Parmi les autres causes du courroux des représentants d'Amorce, l'inconséquence de la décision de diminuer les capacités d'enfouissement, fruit d'une "directive européenne un peu aveugle", alors que "le volume de déchets ne baisse pas et ne baissera pas tant que l'on ne se sera pas donné les moyens de tarir en amont le flux des produits qui ne se recyclent pas", relève Nicolas Garnier. Dans certaines régions, du sud particulièrement, "la situation est telle qu'on en vient à exporter nos déchets", est-il souligné.

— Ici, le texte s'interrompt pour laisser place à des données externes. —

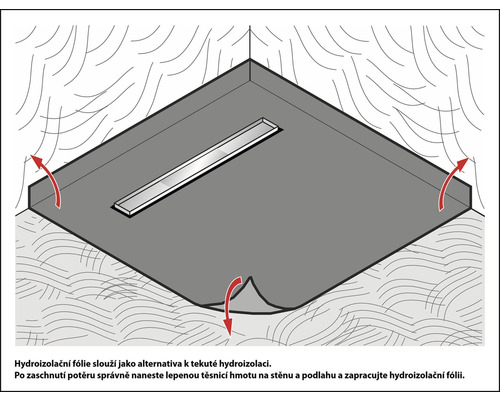 Hydroizolační fólie slouží jako alternativa k tekuté hydroizolaci.
Po zaschnutí potěru správně naneste lepenou těsnicí hmotu na stěnu a podlahu a zapracujte hydroizolační fólii.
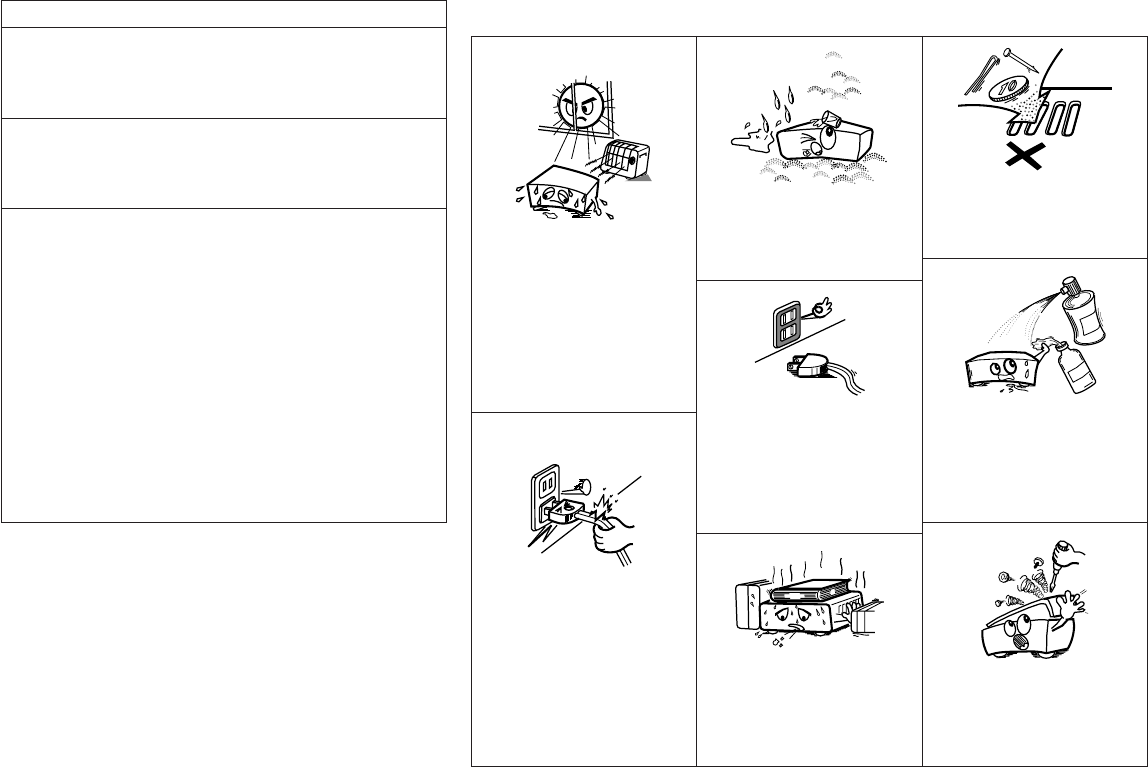 10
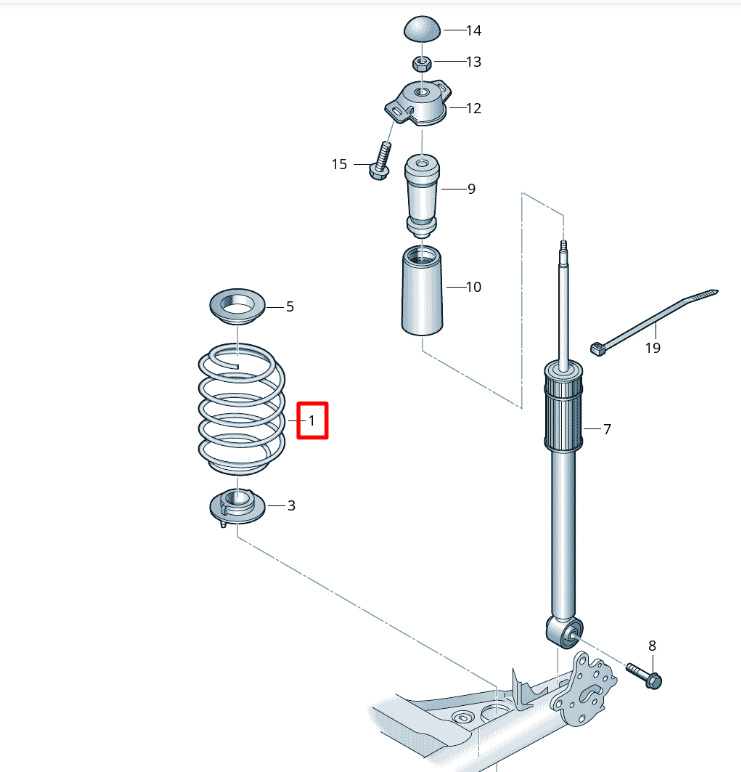 14
13
12
15
9
10
5
19
1
7
3
8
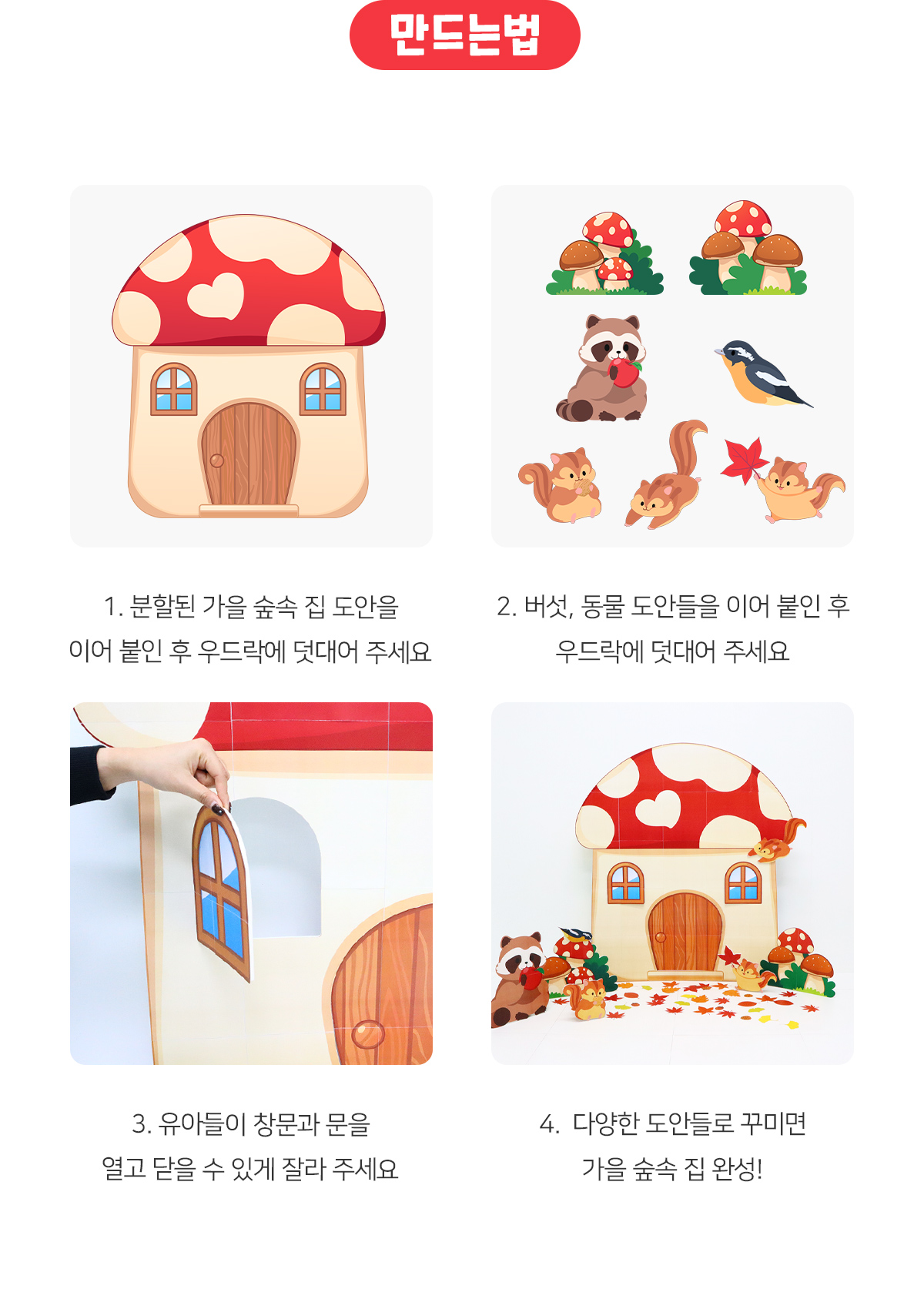 만드는법

1. 분할된 가을 숲속 집 도안을 이어 붙인 후 우드락에 덧대어 주세요

2. 버섯, 동물 도안들을 이어 붙인 후 우드락에 덧대어 주세요

3. 유아들이 창문과 문을 열고 닫을 수 있게 잘라 주세요

4. 다양한 도안들로 꾸미면 가을 숲속 집 완성!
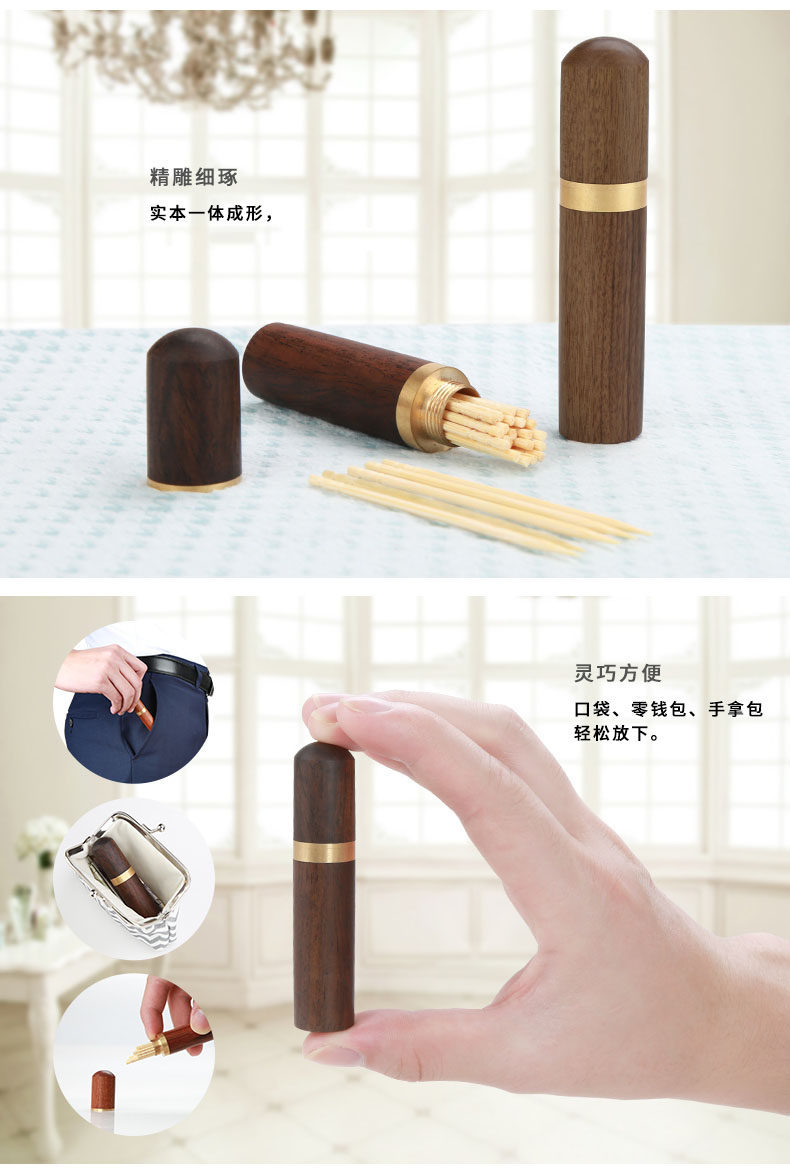 精雕细琢

实本一体成形，

灵巧方便

口袋、零钱包、手拿包轻松放下。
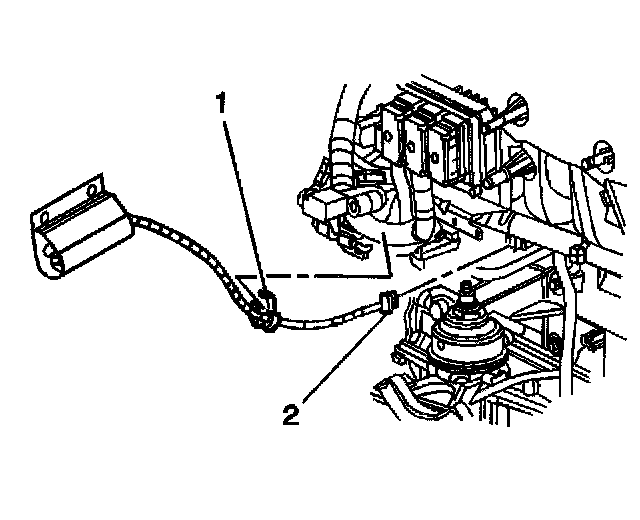 1

2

Ou encore les dépôts sauvages – dont la résorption est là encore "injustement mise à la charge des collectivités". Nicolas Garnier invite en conséquence à faire de la lutte contre ces dépôts une "grande cause nationale".
REP de deuxième génération
Pour Amorce, l'heure est plus généralement venue d'inventer la "REP de deuxième génération", alors que "les REP existantes stagnent". "D'abord, avec des éco-organismes qui atteignent leurs objectifs" – raille Nicolas Garnier, qui déplore que "la plupart ne les atteignent pas" – et qui "mettent en place des dispositifs de collecte de proximité". Ensuite, une REP dans laquelle serait introduite "une garantie de débouchés", puisqu'il n'y a "pas de raison de transférer cette responsabilité aux collectivités". Mais aussi une REP "qui prévoit des malus pour les produits qui ne se recyclent pas", Nicolas Garnier demandant par exemple pour la REP emballages "des objectifs, et des malus, par matériau et par résine". Enfin, une REP qui offre de la visibilité, plaidant "pour un agrément de six ans".
Ce besoin de visibilité est également demandé dans l'épineux dossier de la potentielle introduction de la consigne des bouteilles en plastique, Nicolas Garnier estimant que cette menace n'est pas totalement écartée, ce qui "suscite la défiance des élus locaux".
Enfin, est ardemment souhaitée une TGAP non plus en aval, "mais en amont, sur les produits non recyclables". Une inversion logique, mais à laquelle Gilles Vincent ne croit guère, dévoilant les raisons inavouables de Bercy : "Les entreprises répercuteraient la taxe sur les prix des produits, ce qui renchérirait le panier de la ménagère. Or, pour les Français, si le prix de la ménagère augmente, c'est la faute du gouvernement, alors que si c'est le coût du traitement des déchets, c'est la faute des collectivités." L'élu fustige ainsi un "manque de courage", que pointe par ailleurs également Nicolas Garnier en soulignant l'absence de mesure fiscale environnementale dans le projet de loi Climat et Résilience actuellement en discussion, "alors que le sujet est à l'origine du processus".